### What to produce
Turn the stretch from the line containing "What is the distance measured" through the end of the listing into a numbered list, one line per item, with blank lines left out.

>> start Provided records

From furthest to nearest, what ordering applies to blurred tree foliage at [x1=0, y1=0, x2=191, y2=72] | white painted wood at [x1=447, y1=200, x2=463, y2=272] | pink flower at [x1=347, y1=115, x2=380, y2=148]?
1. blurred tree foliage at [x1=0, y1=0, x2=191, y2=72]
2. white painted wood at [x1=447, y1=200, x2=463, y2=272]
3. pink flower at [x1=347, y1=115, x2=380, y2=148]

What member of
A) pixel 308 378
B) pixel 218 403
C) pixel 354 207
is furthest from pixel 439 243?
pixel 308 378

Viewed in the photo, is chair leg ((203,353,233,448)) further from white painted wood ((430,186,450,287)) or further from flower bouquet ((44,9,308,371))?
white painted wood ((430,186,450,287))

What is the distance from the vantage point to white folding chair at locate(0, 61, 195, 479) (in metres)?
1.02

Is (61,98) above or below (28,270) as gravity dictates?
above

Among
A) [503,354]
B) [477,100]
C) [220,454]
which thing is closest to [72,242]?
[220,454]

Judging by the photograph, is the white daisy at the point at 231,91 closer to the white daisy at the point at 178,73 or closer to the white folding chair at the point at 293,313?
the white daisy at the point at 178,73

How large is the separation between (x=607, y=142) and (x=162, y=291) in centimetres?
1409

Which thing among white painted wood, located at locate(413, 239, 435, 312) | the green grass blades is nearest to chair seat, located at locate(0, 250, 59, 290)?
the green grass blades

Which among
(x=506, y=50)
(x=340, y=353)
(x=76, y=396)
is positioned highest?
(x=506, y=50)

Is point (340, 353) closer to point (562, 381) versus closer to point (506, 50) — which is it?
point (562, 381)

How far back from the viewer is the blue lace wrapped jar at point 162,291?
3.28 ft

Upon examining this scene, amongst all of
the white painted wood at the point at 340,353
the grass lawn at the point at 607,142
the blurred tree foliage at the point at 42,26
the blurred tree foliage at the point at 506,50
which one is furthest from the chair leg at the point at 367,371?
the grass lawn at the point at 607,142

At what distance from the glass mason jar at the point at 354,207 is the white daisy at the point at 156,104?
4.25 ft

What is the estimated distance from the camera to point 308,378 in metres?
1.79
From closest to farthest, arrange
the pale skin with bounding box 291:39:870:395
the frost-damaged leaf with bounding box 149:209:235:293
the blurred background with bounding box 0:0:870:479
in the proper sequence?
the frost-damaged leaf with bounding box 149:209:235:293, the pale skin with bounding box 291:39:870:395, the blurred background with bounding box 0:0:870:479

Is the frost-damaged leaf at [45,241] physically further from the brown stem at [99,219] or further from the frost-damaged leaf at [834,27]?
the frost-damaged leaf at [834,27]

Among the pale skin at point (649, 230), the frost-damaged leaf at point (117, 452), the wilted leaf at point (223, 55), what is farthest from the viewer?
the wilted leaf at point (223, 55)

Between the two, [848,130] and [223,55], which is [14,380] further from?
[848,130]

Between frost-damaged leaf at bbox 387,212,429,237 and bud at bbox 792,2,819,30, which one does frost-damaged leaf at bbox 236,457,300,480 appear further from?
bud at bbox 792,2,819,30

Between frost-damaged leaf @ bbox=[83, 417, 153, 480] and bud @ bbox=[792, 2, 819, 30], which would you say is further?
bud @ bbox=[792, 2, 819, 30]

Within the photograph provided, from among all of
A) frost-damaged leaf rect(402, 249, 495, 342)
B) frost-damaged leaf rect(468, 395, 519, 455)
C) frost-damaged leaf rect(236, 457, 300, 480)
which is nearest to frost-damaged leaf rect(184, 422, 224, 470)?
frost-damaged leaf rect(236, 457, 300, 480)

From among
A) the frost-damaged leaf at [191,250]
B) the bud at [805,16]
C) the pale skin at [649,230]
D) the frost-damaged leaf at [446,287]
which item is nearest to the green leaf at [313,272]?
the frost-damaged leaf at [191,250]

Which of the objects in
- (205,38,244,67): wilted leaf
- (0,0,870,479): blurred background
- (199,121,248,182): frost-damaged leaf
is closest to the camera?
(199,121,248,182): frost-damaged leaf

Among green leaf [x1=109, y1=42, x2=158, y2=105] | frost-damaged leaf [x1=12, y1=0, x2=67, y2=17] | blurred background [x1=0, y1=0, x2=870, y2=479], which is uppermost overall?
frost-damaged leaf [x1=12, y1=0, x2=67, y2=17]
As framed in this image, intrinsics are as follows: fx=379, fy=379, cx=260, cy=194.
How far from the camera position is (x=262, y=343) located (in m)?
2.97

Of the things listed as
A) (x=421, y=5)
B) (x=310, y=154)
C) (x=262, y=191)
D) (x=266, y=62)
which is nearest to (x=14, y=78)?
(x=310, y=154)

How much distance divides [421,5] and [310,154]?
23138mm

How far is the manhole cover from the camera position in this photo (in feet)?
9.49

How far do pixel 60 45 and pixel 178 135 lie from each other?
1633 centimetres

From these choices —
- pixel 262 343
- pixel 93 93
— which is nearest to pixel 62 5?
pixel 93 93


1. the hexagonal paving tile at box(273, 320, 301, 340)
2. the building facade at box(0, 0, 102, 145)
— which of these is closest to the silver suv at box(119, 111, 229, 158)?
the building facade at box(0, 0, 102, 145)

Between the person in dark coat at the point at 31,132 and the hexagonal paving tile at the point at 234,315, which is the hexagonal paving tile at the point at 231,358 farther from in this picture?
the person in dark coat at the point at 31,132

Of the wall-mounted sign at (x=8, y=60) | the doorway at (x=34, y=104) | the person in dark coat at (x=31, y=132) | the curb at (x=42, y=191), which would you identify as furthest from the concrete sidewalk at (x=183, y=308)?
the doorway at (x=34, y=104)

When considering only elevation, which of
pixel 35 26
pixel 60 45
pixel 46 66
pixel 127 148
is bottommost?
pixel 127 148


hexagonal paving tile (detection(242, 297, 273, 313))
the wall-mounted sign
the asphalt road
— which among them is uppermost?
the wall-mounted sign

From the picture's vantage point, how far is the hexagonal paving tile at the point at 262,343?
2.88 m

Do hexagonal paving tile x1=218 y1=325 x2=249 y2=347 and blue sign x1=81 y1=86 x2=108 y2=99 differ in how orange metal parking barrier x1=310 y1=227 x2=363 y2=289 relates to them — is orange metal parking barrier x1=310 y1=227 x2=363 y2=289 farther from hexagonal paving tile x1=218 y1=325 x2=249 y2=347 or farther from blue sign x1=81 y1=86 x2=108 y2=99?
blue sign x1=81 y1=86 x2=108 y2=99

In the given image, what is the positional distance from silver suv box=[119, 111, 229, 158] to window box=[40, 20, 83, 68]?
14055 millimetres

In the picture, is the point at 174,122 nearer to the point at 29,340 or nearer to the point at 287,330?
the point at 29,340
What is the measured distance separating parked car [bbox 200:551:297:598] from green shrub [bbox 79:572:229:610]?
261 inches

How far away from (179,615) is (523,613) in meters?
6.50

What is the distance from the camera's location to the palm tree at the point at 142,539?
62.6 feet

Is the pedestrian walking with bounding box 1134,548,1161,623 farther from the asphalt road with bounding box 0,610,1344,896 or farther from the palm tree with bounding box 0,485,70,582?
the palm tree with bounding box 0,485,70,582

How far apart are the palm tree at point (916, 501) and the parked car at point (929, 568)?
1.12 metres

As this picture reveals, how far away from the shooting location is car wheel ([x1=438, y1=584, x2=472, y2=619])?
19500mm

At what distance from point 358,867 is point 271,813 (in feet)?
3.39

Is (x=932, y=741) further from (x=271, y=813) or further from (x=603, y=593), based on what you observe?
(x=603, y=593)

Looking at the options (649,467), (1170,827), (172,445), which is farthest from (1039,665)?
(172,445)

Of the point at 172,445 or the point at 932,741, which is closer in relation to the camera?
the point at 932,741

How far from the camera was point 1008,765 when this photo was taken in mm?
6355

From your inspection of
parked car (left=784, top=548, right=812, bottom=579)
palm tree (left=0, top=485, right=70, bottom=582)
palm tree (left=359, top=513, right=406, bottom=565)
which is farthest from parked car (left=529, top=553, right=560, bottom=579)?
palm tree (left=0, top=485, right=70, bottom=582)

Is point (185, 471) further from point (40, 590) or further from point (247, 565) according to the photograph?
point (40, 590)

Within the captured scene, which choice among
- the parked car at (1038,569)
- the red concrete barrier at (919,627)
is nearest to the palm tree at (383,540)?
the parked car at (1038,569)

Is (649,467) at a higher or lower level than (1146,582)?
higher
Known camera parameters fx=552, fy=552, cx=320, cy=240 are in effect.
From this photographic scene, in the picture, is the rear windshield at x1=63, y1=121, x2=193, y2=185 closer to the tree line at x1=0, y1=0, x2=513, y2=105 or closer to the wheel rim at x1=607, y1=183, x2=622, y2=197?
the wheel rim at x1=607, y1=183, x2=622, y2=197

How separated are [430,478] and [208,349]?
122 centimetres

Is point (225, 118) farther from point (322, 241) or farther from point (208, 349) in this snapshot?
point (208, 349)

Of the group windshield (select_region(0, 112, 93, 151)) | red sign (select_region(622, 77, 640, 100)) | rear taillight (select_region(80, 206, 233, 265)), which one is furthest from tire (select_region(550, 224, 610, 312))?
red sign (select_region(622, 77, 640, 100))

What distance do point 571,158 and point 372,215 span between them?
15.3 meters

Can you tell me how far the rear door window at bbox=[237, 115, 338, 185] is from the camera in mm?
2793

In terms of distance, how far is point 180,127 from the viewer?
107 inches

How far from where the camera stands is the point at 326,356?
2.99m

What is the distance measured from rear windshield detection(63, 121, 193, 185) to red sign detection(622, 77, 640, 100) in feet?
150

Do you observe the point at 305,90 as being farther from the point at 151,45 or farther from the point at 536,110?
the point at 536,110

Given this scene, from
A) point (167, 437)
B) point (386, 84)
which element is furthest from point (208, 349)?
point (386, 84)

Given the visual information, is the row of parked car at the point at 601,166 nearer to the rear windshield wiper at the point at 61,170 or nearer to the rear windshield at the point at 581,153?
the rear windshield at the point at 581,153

>> end Provided records

### Result
1. What is the distance measured from rear windshield detection(63, 121, 193, 185) to red sign detection(622, 77, 640, 100) in feet?
2. 150
3. Do you observe the point at 305,90 as being farther from the point at 151,45 or farther from the point at 536,110?
4. the point at 536,110
5. Given this scene, from
6. A) point (167, 437)
7. B) point (386, 84)
8. which element is furthest from point (208, 349)?
9. point (386, 84)
10. Given the visual information, is the row of parked car at the point at 601,166 nearer to the rear windshield wiper at the point at 61,170 or nearer to the rear windshield at the point at 581,153?
11. the rear windshield at the point at 581,153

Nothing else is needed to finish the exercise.